Would you elaborate what you mean by saying Linux on an M-series chip isn't straightforward? That's not been my experience, I (and lots of other devs) use it every day, Apple supports Linux via [0], and provides the ability to use Rosetta 2 within VMs to run legacy x86 binaries?

0: https://github.com/apple/container

Clearly I'm not as knowledgable about this as I thought I was. I already have a Ubuntu x86 VM running on an Intel Mac (inside VirtualBox). Same with Windows 11. Can this tool allow me to run both VMs in an Apple Silicon device in a performant way? Last I checked VirtualBox on Apple Silicon only permits the running of ARM64 guests.

While I have a preference for VirtualBox I'd say I'm hypervisor agnostic. Really any way I can get this to work would be super intriguing to me.

  • > Can this tool allow me to run both VMs in an Apple Silicon device in a performant way?

    I use VMWare Fusion on an M1 Air to run ARM Windows. Windows is then able to run Windows x86-64 executables I believe through it's own Rosetta 2 like implementation. The main limitation is that you cannot use x86-64 drivers.
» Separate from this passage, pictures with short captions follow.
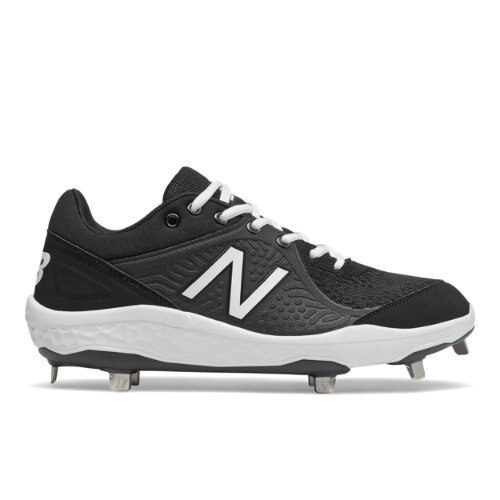 New Balance 3000v5 Fresh Foam Cleats Men's Baseball Shoes - Black / White (L3000BK5)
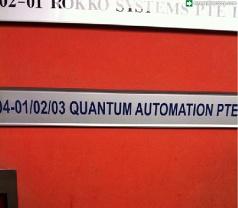 Quantum Automation (Asia) Pte Ltd Photos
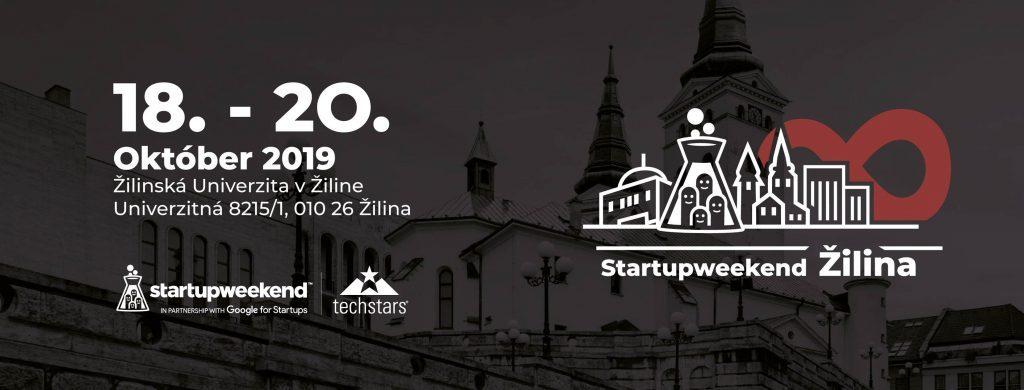 [Zľava na lístok]Staň sa účastníkom Startup Weekend Žilina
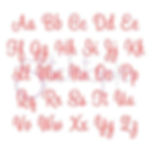 stitchtopia-charlotte-monogram-set-all-l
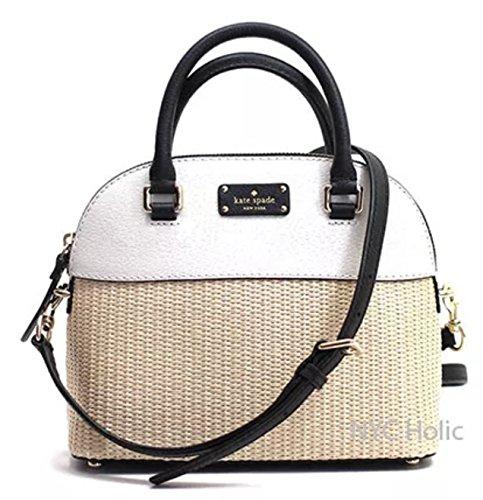 Kate Spade Wicker Handbag - 2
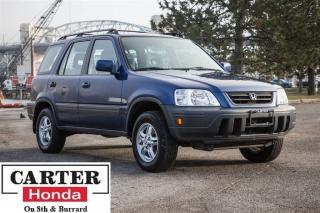 Used 1998 Honda CR-V EX + HONDA SERVICED + INSPECTED + AWD + LOCAL! for sale in Vancouver, BC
    Similarly, ARM Linux VMs can use Rosetta 2 to run x86-64 binaries with excellent performance. For that I mostly use Rancher or podman which setup the Linux VM automatically and then use it to run Linux ARM containers. I don't recall if I've tried to run x86-64 Linux binaries inside an Linux ARM container. It might be a little trickier to get Rosetta 2 to work. It's been a long time since I tried to run a Linux x86-64 container.

    • Possible catch: Rosetta 2 goes away next year in macOS 27.

      I don’t know what the story for VMs is. I’d really like to know as it affects me.

      Sure you can go QEMU, but there’s a real performance hit there.

      9 replies →

  • > Last I checked VirtualBox on Apple Silicon only permits the running of ARM64 guests.

    I used to use VirtualBox a lot back in the day. I tried it recently on my Mac; it's become pretty bloated over the years.

    On the other hand, this GUI for Quem is pretty nice [1].

    [1]: https://mac.getutm.app

  • Run ARM64 Linux and install Rosetta inside it. Even on the MacBook Neo it'll be faster than your 2020 Intel Mac.